As you can see from the introductory reading, each neuron in a neural network is a pretty simple machine: it takes some input values, multiples them by some coefficients, adds the results up, and then passes the result through a nonlinear (usually some kind of a sigmoid) function. The whole thing can be written as an expression:

result = nonlinear( sum [for inputs i] (inputi * Ci) )

The nonlinear part is pretty much what we do at the end of the Bayesian computations: if the probability of a hypothesis is above some level, we accept it as true, i.e. in other words pull it up to 1, if it's below some equal or lower level we reject it, i.e. pull it down to 0, and if these levels are not the same and the probability is in the middle then we leave it as some value in the middle, probably modified in some way from the original value.

The sum part is pretty much the same as the sum done in AdaBoost. AdaBoost does the sum of logarithms. And I've shown in the previous posts that this sum can be converted to a logarithm of a product, and then the product can be seen as a Bayesian computation expressed as chances, and the logarithm being a part of the decision-making process that converts the resulting chance value to a positive-or-negative value. So we can apply the same approach to the sum in the neuron, say that the values it sums up are logarithms, convert it to the logarithm of a product, make the logarithm a part of the final nonlinear function, and then the remaining product can be seen as a Bayesian computation on chances.

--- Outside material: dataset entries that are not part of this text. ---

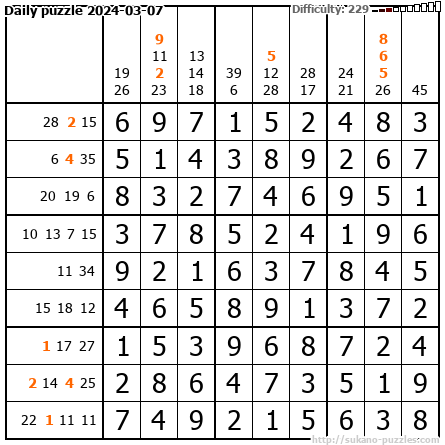 Daily puzzle 2024-03-07

Difficulty: 229

|  | 19 26 | 9 11 2 23 | 13 14 18 | 39 6 | 5 12 28 | 28 17 | 24 21 | 8 6 5 26 | 45 |
|---|---|---|---|---|---|---|---|---|---|
| 28 2 15 | 6 | 9 | 7 | 1 | 5 | 2 | 4 | 8 | 3 |
| 6 4 35 | 5 | 1 | 4 | 3 | 8 | 9 | 2 | 6 | 7 |
| 20 19 6 | 8 | 3 | 2 | 7 | 4 | 6 | 9 | 5 | 1 |
| 10 13 7 15 | 3 | 7 | 8 | 5 | 2 | 4 | 1 | 9 | 6 |
| 11 34 | 9 | 2 | 1 | 6 | 3 | 7 | 8 | 4 | 5 |
| 15 18 12 | 4 | 6 | 5 | 8 | 9 | 1 | 3 | 7 | 2 |
| 1 17 27 | 1 | 5 | 3 | 9 | 6 | 8 | 7 | 2 | 4 |
| 2 14 4 25 | 2 | 8 | 6 | 4 | 7 | 3 | 5 | 1 | 9 |
| 22 1 11 11 | 7 | 4 | 9 | 2 | 1 | 5 | 6 | 3 | 8 |

http://sukano-puzzles.com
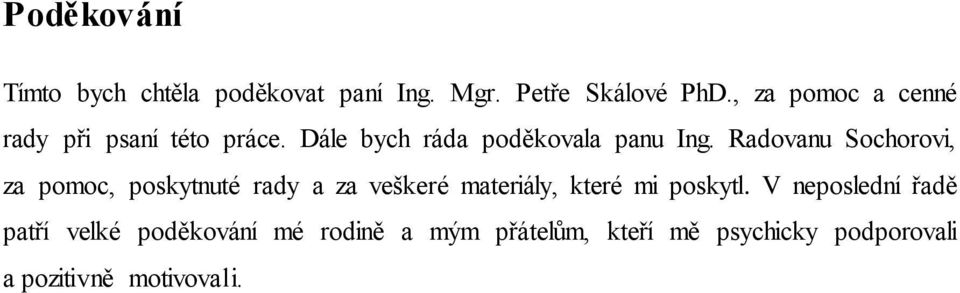 Poděkování

Tímto bych chtěla poděkovat paní Ing. Mgr. Petře Skálové PhD., za pomoc a cenné rady při psaní této práce. Dále bych ráda poděkovala panu Ing. Radovanu Sochorovi, za pomoc, poskytnuté rady a za veškeré materiály, které mi poskytl. V neposlední řadě patří velké poděkování mé rodině a mým přátelům, kteří mě psychicky podporovali a pozitivně motivovali.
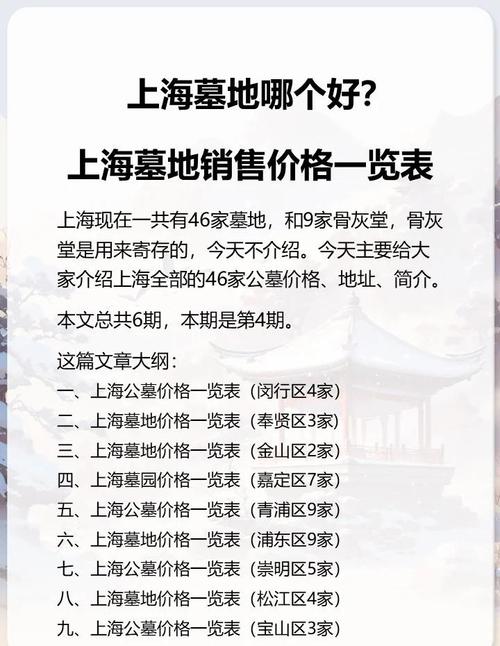 上海墓地哪个好?

上海墓地销售价格一览表

上海现在一共有46家墓地，和9家骨灰堂，骨灰堂是用来寄存的，今天不介绍。今天主要给大家介绍上海全部的46家公墓价格、地址、简介。

本文总共6期，本期是第4期。

这篇文章大纲：
一、上海公墓价格一览表（闵行区4家）
二、上海墓地价格一览表（奉贤区3家）
三、上海墓地价格一览表（金山区2家）
四、上海墓园价格一览表（嘉定区7家）
五、上海公墓价格一览表（青浦区9家）
六、上海墓地价格一览表（浦东区9家）
七、上海公墓价格一览表（崇明区5家）
八、上海墓地价格一览表（松江区4家）
九、上海公墓价格一览表（宝山区3家）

This pretty much means that a neuron can be seen as a Bayesian machine.

And guess what, apparently there is also such a thing as a Bayesian network. There people take multiple Bayesian machines, and connect the results of one set of machines as the input events to the Bayesian machines of the next level. For all I can tell, the major benefit of the handling of the problem when some hypotheses are indicated by a XOR of the input events, similarly to the splitting of the hypotheses into two and then merging them afterwards like I've shown before but instead of the external arithmetics the logic being folded into the Bayesian computation of the second level.

But if a neuron can be seen as a Bayesian machine then the neural networks can also be seen as the Bayesian networks! The only difference being that in the Bayesian networks the first-level (and in general intermediate-level) hypotheses are hand-picked while the neural networks find these intermediate hypotheses on their own during the training.

I wonder if this is something widely known, or not known, or known to be wrong?